● BRIEF
Please pull out and copy every line of the records that contains the string "corrugated". Case counts.

● RECORDS SUPPLIED
▼▼▼
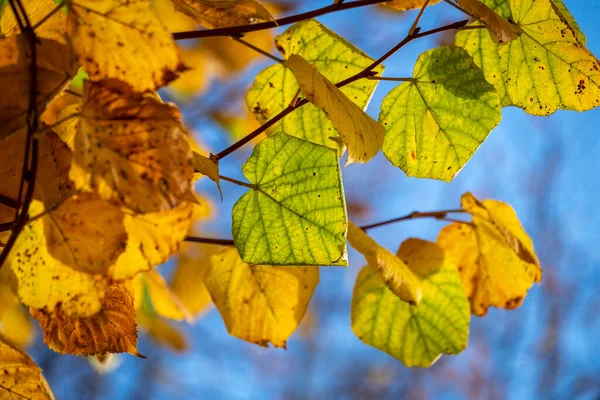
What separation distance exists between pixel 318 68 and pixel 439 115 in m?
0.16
▲▲▲
▼▼▼
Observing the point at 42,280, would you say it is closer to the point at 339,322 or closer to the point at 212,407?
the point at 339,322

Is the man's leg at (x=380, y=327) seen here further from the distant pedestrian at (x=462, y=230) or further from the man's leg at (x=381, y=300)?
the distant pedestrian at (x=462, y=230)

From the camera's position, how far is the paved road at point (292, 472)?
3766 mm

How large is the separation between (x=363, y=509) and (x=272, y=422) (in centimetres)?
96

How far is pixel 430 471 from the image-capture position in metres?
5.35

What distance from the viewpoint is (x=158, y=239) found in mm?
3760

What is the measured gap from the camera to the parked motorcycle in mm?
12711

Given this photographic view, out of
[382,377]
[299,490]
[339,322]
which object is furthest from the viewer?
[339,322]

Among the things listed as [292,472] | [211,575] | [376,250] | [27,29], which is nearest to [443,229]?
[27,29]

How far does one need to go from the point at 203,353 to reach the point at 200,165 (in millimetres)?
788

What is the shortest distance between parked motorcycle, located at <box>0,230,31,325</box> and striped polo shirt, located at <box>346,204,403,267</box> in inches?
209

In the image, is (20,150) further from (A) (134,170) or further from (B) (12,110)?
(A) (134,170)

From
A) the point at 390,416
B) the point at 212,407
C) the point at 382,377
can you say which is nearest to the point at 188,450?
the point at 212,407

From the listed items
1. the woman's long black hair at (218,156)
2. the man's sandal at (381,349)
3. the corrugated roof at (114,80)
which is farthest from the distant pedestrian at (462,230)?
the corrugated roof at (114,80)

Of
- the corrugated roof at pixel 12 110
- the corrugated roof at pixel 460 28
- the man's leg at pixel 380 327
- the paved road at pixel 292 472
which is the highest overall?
▲▲▲
▼▼▼
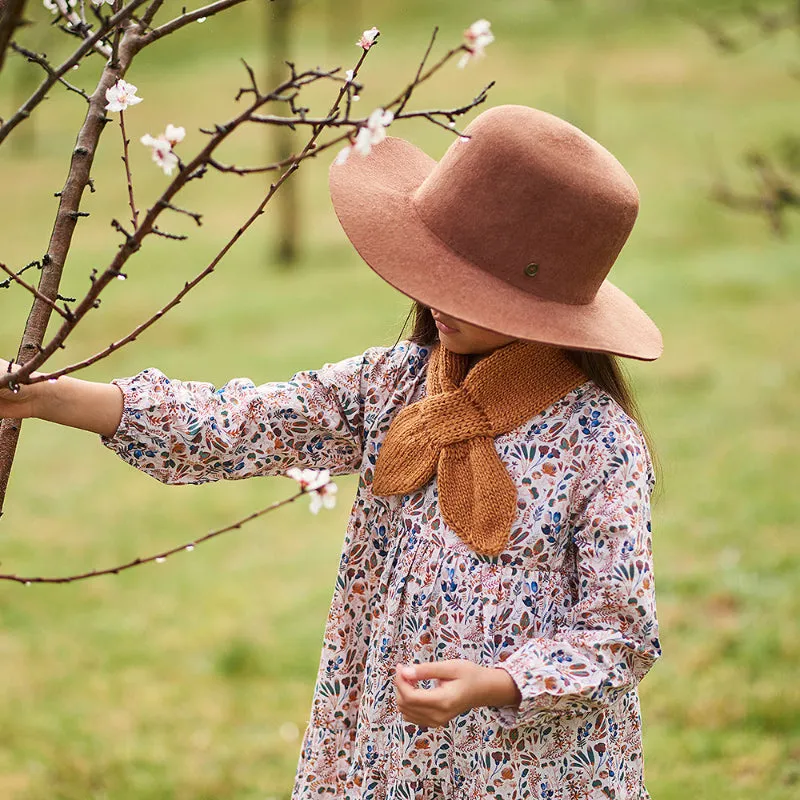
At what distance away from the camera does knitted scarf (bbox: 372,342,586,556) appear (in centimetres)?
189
▲▲▲
● CORRECT OUTPUT
3. the corrugated roof at (114,80)
the corrugated roof at (114,80)
- the corrugated roof at pixel 12 110
- the corrugated roof at pixel 460 28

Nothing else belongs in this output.